Q: How was the regulation of the oil and gas sector affected by the federal government’s decision to prioritize its operational continuity as essential throughout the pandemic?    

A: We understood the centralization of the hydrocarbons sector because there was no other viable industrial engine for the country’s economy. At the same time, this fixation also represented a hard blow to the sector’s regulators. Industry personnel in all segments of its value chain, including myself, were vulnerable to COVID-19. Many experts had to be sent home as a result, and a great deal of real-time monitoring technologies and systems had to be implemented so that their specialized knowledge would not be wasted. This centralization meant that our regulatory services were equally in demand in all segments of the value chain and thus had to be equally applied; one segment could not become more important than the other. We could not execute inspections and issue authorizations faster for exploration and production projects than we did for fuel transport or retail. Slowing down on one segment created ripples down the road that halted production continuity. This all proved incredibly demanding.

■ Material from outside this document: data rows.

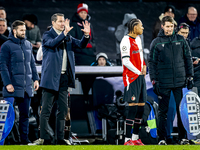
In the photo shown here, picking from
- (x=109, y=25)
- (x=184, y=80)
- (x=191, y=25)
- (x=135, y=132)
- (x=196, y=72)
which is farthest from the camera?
(x=109, y=25)

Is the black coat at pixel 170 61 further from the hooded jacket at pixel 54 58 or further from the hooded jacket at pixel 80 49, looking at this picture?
the hooded jacket at pixel 80 49

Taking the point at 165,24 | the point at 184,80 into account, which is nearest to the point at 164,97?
the point at 184,80

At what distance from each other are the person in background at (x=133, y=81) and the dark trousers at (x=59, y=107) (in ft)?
2.68

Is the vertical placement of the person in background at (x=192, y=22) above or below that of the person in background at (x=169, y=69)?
above

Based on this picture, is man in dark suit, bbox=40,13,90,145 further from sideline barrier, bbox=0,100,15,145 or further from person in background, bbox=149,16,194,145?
person in background, bbox=149,16,194,145

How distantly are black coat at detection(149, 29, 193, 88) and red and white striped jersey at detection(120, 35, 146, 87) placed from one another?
1.40 ft

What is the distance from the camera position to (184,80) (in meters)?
4.94

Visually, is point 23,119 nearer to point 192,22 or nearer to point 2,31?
point 2,31

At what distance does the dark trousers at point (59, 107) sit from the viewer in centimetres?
447

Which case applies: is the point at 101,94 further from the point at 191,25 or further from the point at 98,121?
the point at 191,25

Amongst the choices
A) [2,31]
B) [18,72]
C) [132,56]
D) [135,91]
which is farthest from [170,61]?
[2,31]

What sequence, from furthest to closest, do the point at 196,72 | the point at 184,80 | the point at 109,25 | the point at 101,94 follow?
1. the point at 109,25
2. the point at 101,94
3. the point at 196,72
4. the point at 184,80

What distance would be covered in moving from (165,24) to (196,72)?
1345 mm

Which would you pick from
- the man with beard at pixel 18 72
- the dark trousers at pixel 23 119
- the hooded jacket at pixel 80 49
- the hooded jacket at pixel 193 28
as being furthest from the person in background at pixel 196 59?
the dark trousers at pixel 23 119
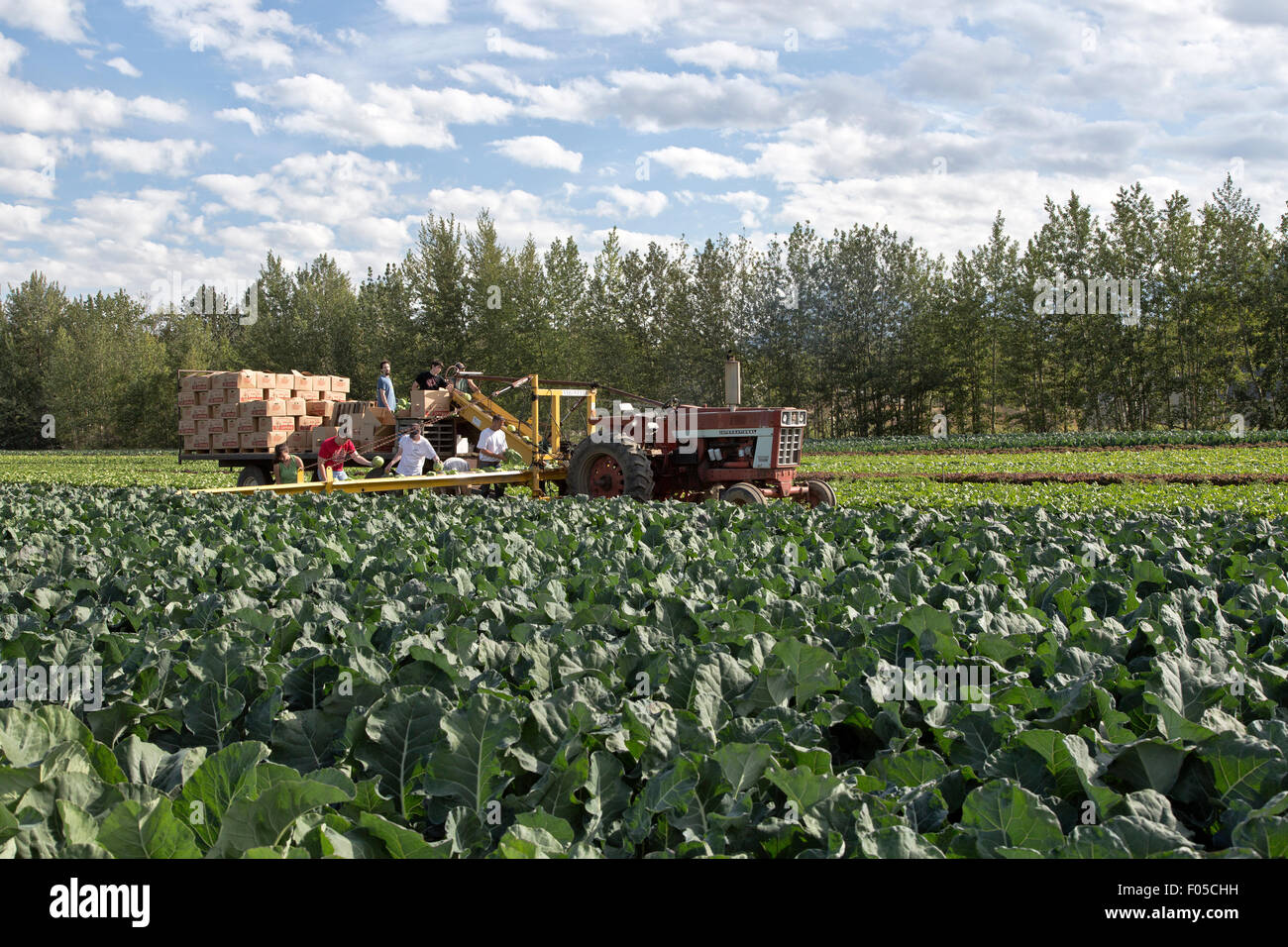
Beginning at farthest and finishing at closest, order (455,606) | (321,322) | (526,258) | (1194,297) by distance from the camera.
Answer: (321,322), (526,258), (1194,297), (455,606)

Q: How are you preparing to regulate exploration and production activities in 2021?

A: Operators are planning to accelerate their activities but they are also aware that they have to cope with a whole new landscape. Drilling platform day rates for offshore operators, particularly those working on deepwater projects, are now once again hovering around half a million dollars. Considering all of this, plus new and strict hygiene protocols to prevent COVID-19 contagions changes the economic logic of their development plans. They now have to adjust to longer offshore shifts, which have increased to 28 days from 14, and any number of additional quarantine-derived delays for specialists from abroad. To help operators deal with this situation, we are executing inspections and targeting the areas of highest risk and concern, which in many cases involve the technical design, integrity and structural reliability of the wells themselves.


National Industrial Safety and Environmental Protection Agency (ASEA) is in charge of disseminating related regulations and enforcing compliance of public and private sector companies in the hydrocarbons industry.